World's Smartest Dog? Meet a Border Collie Whose Memory Astounds
Chaser the dog has been taught to identify more than 1,000 objects.
Feb. 9, 2011— -- For one amazing dog, the words "sit," "fetch," and "roll over" aren't the limits of her language -- they're only the beginning. Six-year-old female border collie Chaser has been trained by her owner to understand more than 1,000 words, along with simple sentences.
Chaser's owner, John Pilley, has spent years training and testing the limits of her intelligence. The 82-year-old psychology professor used children's toys and other objects to teach Chaser nouns, and she's still learning new things.
Watch "Nova scienceNow" on PBS tonight for more on Chaser's amazing abilities
Over the course of three years, Pilley spent four to five hours a day teaching Chaser about new objects and their names. Pilley jokes that he almost had to go to bed at 8 p.m. just to keep up with the Chaser's never-ending energy and attention to the training.
"She was born to live in the Scottish mountains and herd sheep," said Pilley, who is retired from a teaching career at Wofford College in Spartanburg, S.C.
Eventually, they amassed a collection of 1,022 objects: 800 stuffed animals, 116 balls, 26 "Frisbees" and other assorted items, each given a distinct name.
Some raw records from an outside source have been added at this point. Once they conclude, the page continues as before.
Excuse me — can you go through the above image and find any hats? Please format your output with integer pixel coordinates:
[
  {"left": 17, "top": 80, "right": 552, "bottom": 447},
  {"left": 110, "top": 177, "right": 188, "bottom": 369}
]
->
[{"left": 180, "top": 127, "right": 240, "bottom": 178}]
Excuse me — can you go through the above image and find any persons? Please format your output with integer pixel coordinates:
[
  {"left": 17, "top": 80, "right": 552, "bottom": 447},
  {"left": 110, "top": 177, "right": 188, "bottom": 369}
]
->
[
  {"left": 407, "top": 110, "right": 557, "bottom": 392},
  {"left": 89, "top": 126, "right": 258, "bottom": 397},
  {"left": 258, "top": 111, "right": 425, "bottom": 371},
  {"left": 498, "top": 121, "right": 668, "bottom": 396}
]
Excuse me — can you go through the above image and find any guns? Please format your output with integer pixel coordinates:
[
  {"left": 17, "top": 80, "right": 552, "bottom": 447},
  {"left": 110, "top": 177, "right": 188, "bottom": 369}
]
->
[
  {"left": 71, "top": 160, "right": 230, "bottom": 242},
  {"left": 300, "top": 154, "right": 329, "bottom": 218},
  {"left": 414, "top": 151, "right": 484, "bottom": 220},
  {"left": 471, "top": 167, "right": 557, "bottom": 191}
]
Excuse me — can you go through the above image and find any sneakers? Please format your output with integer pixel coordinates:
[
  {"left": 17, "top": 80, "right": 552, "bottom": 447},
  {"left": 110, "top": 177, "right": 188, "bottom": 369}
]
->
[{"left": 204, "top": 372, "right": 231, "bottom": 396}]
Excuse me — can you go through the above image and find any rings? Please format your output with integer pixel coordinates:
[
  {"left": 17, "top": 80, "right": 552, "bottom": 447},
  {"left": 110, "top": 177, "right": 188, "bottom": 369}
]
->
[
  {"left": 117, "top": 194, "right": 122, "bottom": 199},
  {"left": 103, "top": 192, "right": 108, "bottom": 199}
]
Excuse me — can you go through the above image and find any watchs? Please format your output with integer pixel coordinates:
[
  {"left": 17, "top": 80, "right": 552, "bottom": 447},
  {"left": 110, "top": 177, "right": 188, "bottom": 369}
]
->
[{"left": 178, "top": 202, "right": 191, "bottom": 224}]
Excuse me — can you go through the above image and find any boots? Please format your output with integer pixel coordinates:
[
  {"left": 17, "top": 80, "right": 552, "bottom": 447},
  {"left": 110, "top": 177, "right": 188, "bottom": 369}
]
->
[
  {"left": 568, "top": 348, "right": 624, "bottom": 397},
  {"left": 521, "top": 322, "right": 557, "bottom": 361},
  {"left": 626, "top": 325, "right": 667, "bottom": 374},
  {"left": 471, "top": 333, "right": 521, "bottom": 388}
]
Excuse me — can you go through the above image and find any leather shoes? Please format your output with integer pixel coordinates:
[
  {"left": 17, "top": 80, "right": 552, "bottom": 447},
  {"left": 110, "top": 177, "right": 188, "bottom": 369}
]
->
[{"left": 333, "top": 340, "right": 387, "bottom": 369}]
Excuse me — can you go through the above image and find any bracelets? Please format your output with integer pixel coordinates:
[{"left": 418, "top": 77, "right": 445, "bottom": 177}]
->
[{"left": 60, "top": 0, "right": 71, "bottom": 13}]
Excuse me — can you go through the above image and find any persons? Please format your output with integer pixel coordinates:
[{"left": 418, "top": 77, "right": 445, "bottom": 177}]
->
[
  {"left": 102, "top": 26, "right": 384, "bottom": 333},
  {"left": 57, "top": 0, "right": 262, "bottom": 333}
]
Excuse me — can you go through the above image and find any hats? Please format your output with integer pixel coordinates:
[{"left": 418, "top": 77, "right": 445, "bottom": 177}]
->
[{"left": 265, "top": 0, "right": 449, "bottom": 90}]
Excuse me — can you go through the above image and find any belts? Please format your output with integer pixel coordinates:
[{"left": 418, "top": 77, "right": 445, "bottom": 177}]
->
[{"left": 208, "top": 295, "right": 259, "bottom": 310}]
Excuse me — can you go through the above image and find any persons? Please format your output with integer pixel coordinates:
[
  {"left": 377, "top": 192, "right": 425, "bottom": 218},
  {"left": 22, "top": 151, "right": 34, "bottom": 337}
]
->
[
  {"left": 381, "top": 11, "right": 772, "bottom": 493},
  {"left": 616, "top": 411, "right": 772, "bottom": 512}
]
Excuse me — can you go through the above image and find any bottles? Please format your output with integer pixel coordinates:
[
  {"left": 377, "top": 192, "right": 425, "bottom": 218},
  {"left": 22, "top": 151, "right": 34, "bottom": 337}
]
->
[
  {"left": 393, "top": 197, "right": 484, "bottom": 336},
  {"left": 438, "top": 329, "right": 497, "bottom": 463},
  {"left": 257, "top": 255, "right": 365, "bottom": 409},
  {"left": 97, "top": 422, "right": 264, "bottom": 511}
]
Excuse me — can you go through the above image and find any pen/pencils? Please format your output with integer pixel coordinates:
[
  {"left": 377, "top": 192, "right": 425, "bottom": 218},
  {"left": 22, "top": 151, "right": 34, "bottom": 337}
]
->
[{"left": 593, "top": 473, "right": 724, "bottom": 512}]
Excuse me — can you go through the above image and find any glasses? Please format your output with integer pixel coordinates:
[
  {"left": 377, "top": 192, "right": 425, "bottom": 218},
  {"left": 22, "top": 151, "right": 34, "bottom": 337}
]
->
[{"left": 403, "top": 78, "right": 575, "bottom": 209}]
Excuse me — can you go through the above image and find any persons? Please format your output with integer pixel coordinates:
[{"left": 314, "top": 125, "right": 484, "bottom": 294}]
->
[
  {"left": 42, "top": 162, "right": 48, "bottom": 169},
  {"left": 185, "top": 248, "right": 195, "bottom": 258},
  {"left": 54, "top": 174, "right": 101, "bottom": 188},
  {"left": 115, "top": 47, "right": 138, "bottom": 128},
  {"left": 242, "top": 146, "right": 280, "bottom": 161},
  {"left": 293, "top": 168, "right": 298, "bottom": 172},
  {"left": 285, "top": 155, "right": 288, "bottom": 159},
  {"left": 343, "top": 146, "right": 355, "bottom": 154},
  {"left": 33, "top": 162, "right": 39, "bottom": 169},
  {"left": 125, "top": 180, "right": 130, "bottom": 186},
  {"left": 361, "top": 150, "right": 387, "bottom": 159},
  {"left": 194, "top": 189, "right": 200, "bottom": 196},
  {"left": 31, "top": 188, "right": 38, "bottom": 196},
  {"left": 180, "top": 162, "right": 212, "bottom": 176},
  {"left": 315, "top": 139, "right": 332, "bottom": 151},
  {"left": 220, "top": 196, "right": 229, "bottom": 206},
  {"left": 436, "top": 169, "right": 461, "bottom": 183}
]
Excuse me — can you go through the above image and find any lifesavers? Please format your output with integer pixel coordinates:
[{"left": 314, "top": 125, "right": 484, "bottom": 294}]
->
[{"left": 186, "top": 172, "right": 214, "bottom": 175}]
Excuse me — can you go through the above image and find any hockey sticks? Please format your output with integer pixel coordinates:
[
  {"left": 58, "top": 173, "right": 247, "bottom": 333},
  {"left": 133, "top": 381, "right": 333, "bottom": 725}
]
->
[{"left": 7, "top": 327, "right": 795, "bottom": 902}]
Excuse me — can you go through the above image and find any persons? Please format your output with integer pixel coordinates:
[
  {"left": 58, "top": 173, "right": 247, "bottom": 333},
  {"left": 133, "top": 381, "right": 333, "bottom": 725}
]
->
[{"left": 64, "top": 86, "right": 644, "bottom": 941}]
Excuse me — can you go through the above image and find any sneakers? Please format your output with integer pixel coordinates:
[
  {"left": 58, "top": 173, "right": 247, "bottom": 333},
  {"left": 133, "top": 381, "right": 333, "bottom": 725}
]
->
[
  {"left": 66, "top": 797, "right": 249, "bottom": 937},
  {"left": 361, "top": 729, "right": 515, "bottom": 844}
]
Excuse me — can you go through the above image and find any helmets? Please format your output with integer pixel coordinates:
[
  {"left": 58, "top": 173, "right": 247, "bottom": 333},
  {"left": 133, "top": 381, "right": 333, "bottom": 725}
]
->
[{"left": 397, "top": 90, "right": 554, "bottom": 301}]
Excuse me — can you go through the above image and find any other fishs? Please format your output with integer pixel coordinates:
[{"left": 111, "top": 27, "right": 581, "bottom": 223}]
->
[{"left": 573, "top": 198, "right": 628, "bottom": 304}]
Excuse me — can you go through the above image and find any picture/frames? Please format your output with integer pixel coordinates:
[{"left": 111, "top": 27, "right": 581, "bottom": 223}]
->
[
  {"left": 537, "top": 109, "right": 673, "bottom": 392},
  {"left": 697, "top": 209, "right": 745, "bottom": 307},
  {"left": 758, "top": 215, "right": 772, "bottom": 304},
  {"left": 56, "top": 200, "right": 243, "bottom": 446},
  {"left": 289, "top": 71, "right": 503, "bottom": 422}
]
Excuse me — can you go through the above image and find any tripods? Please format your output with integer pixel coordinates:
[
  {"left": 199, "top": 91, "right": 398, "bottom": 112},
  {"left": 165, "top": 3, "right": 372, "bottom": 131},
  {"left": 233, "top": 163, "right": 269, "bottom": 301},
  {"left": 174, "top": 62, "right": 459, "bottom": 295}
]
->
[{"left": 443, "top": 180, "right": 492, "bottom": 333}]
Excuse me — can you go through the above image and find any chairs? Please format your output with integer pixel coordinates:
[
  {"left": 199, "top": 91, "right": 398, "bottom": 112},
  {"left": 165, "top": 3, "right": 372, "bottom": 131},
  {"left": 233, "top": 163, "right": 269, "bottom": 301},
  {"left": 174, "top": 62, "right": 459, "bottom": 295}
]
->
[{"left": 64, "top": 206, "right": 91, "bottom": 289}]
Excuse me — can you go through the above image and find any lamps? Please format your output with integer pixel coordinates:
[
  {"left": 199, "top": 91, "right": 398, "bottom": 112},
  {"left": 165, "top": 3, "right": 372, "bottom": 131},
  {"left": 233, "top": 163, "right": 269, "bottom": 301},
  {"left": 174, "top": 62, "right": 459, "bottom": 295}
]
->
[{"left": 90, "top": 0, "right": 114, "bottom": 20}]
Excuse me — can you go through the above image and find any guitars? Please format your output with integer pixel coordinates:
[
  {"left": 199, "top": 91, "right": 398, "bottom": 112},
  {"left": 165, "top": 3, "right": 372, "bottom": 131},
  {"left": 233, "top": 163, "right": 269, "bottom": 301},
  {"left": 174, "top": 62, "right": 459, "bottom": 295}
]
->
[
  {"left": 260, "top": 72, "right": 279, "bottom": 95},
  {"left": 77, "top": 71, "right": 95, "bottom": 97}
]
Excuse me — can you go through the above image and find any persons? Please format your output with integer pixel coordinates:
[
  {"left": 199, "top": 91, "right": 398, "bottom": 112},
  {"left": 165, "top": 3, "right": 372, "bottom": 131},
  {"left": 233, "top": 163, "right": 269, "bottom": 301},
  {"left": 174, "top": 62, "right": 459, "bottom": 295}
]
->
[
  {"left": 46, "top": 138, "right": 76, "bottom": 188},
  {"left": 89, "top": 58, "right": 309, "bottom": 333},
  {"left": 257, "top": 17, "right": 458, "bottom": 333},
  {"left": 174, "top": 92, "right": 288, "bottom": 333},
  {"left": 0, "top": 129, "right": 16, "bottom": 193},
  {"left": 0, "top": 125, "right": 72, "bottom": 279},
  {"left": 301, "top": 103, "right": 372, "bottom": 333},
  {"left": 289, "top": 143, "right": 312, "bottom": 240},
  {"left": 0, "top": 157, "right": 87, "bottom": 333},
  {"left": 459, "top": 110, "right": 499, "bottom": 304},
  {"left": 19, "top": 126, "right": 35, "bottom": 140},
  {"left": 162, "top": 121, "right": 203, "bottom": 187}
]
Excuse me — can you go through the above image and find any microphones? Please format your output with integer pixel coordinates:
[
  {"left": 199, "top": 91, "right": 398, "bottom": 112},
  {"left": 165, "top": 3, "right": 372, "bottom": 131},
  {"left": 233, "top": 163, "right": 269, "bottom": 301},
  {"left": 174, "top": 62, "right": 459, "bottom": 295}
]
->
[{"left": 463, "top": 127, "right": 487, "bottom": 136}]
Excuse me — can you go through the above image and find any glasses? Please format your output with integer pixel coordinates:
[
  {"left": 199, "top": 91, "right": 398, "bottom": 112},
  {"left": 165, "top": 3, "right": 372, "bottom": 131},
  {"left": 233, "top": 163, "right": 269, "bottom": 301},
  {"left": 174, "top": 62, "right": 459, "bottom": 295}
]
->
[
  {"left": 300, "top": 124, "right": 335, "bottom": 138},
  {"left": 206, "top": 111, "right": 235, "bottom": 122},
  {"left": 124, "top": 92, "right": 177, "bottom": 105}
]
There's even one stuffed cube, named "ABC."
PBS host Neil deGrasse Tyson visited Pilley and Chaser recently for a Nova documentary and quizzed the dog's remarkable memory with a random sampling of toys. The toys were placed in another room, and as Tyson called out the items by name, Chaser would go and retrieve them.
Tyson also brought along a new toy -- a doll named "Darwin" -- which Chaser had never seen before. When he asked her to find it in the other room, Chaser could locate the doll amid the other toys, inferring that the new object was connected with the new word.
"Whoa! " Tyson said to Chaser, tail wagging with "Darwin" in her mouth.
Chaser has also demonstrated the ability to understand verbs, including "find," "nose" and "paw," performing each of the actions on any of the 1000 objects.